▸ DIRECTIVES
1 – Repeat word for word the passage of the Krenov router shaper thread starting with "If there is" and going on through "made any more.".
2 – How would the forum thread on identifying James Krenov's router shaper go on? Pick it up from where it stops.

▸ EXCERPT
# James Krenov router shaper..what brand is this?



## maurosnickare (Nov 18, 2011)

HI Guys,
i was reading the James Krenov´s book the art of cabinetmaking,and he shows in the book the router/shaper that he uses,and says that is an italian model that can spin up to 12.000rpm,now i´m italian and i never seen that small shaper before,anyone recognize the brand?i post some pics of the pages..


----------



## rwbaker (Feb 25, 2010)

This caption says it is an itallion model, the motor looks like a off-shelf-1 to2 hp of the 20~30s era. Google Popular Mechaincs (they have 99% of them) and you can see similar designs.

Baker


----------



## maurosnickare (Nov 18, 2011)

i see an "S" on the motor,i think that i have seen that mark before but i can´t connect with the brand..


----------



## rwbaker (Feb 25, 2010)

If there is an "S" - eyes not as good as yours - look up the eary corporate symbols for Seimans.


----------



## woodie26 (May 31, 2009)

I think that's a Inca. Don't think they are made any more.
Larry


----------



## maurosnickare (Nov 18, 2011)

▸ RECORDED INFORMATION

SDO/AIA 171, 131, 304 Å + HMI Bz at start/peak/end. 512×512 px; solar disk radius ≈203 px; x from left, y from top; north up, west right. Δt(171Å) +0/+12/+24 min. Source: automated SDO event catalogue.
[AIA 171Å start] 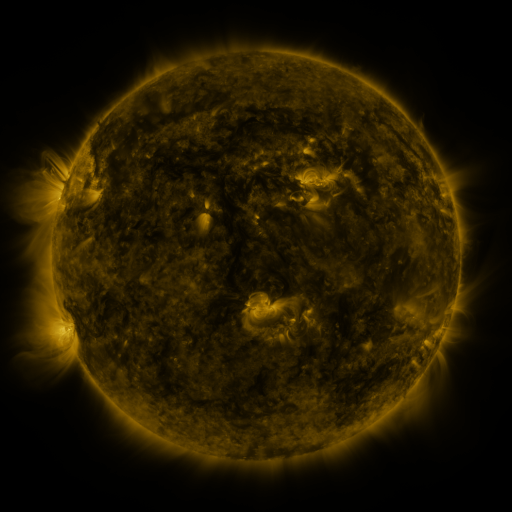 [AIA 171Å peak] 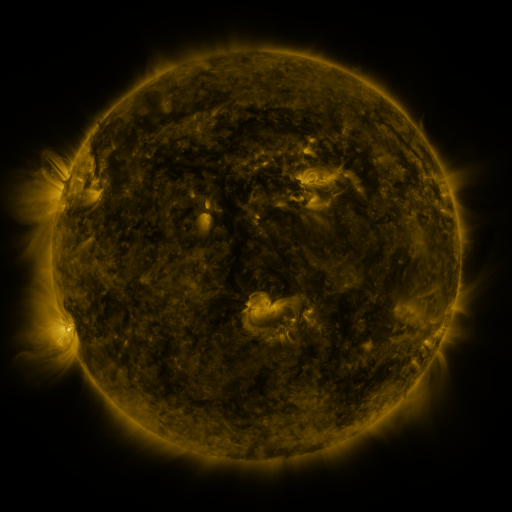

▸ EXPECTED RESULTS
1 –
If there is an "S" - eyes not as good as yours - look up the eary corporate symbols for Seimans.


----------



## woodie26 (May 31, 2009)

I think that's a Inca. Don't think they are made any more.

2 –
Hi Larry,
inca is a swiss brand,on the book they say it is a italian made shaper..i have seen many inca machinery here in europe and none look like that one..


----------



## mrlprl (Dec 1, 2013)

*Italian Router*

Yep, it's Italian, not available currently in the US. Nicely made, heavy spindle. A fellow named Bob Sperber had a number of them imported to the US with a remachined head and a collet chuck. I bought one twenty+ years ago and like it for the reasons Krenov did, BUT, and this is a big but, the bearings are NOT sealed, and have to be repacked on a regular basis. I've been unable to contact Sperber, but I think he lives somewhere in Vermont.

That's all I know

Tony


----------



## jw2170 (Jan 24, 2008)

Welcome to the forum, Tony.

Thanks for that additional information.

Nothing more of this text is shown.